Stated problem =>
Show each line of the entries below that contains the string "instances", copied in full. Case counts.
········
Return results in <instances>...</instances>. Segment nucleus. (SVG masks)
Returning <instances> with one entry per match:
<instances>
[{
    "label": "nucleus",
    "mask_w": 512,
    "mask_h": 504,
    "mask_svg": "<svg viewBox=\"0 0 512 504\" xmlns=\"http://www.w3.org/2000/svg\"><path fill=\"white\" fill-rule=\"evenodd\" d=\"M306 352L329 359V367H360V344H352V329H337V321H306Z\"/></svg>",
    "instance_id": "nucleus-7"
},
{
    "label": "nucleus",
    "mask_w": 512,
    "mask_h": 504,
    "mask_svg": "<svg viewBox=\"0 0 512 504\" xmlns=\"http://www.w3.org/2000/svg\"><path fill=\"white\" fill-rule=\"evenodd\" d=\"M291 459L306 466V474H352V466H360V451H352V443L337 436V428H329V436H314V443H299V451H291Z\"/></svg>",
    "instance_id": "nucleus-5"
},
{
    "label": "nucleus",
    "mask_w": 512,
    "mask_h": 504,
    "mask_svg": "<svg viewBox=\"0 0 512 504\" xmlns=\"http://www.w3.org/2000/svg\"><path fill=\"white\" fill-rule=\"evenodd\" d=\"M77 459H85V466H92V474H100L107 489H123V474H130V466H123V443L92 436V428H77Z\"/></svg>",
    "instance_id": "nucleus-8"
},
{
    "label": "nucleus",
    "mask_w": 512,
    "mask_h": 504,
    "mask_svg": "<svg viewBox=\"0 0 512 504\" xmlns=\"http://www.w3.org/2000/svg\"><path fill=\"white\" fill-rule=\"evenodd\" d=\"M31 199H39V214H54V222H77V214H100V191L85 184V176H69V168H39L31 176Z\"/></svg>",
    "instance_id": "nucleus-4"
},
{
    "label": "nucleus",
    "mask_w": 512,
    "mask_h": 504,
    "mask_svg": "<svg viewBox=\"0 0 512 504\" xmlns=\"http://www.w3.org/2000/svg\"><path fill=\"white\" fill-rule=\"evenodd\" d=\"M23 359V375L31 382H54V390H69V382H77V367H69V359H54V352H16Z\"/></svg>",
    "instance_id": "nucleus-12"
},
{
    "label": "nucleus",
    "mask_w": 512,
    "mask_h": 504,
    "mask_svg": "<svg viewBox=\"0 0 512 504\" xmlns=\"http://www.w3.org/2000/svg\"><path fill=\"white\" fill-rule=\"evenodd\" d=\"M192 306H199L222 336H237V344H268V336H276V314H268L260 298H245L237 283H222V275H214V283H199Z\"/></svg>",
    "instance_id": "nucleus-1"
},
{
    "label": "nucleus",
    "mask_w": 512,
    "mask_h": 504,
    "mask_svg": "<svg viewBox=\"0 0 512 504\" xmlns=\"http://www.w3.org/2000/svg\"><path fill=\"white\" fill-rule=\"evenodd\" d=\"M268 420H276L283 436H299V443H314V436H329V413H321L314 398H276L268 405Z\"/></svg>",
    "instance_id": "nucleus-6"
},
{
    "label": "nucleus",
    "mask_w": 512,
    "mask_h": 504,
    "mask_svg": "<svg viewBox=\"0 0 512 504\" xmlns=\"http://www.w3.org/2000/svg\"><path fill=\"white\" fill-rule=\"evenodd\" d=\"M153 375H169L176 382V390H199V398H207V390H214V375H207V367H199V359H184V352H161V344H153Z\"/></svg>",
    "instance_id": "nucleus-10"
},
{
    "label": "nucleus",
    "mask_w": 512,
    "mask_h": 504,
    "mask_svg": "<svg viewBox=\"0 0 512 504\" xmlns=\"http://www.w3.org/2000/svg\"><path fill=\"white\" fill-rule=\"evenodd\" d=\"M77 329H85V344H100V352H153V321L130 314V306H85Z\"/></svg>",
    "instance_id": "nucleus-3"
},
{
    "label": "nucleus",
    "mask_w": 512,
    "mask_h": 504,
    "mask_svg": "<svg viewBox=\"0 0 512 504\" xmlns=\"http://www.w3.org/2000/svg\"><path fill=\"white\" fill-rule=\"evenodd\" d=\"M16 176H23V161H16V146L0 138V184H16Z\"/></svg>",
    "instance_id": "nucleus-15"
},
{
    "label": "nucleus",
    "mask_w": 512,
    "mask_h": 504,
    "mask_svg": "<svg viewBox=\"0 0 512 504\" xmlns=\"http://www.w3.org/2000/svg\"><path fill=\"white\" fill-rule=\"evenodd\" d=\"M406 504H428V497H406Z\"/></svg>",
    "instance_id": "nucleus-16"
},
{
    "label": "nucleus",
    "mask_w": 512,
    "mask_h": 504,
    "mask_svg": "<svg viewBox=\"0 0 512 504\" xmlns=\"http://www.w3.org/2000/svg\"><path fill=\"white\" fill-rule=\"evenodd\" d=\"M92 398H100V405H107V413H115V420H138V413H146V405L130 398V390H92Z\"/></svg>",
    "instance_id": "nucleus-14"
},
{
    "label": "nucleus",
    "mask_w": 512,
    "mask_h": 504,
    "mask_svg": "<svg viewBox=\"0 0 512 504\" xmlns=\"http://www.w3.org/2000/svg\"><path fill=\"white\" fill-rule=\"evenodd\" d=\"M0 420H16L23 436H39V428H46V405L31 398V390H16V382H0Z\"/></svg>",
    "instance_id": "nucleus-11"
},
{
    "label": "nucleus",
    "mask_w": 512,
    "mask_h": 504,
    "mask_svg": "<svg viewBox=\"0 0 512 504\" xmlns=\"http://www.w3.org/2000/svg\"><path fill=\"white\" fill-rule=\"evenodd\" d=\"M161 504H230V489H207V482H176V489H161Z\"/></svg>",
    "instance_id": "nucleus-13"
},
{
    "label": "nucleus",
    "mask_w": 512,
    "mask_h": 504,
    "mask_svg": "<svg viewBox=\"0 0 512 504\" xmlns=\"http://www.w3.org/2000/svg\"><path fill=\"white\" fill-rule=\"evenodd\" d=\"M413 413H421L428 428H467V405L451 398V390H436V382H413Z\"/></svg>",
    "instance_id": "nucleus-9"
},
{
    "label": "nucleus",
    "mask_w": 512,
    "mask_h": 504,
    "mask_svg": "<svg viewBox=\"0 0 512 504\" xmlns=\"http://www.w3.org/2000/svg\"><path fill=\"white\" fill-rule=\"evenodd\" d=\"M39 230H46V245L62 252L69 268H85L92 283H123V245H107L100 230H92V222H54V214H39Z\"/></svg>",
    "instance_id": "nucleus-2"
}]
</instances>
········
Output of the exercise =>
Return results in <instances>...</instances>. Segment nucleus. (SVG masks)
Returning <instances> with one entry per match:
<instances>
</instances>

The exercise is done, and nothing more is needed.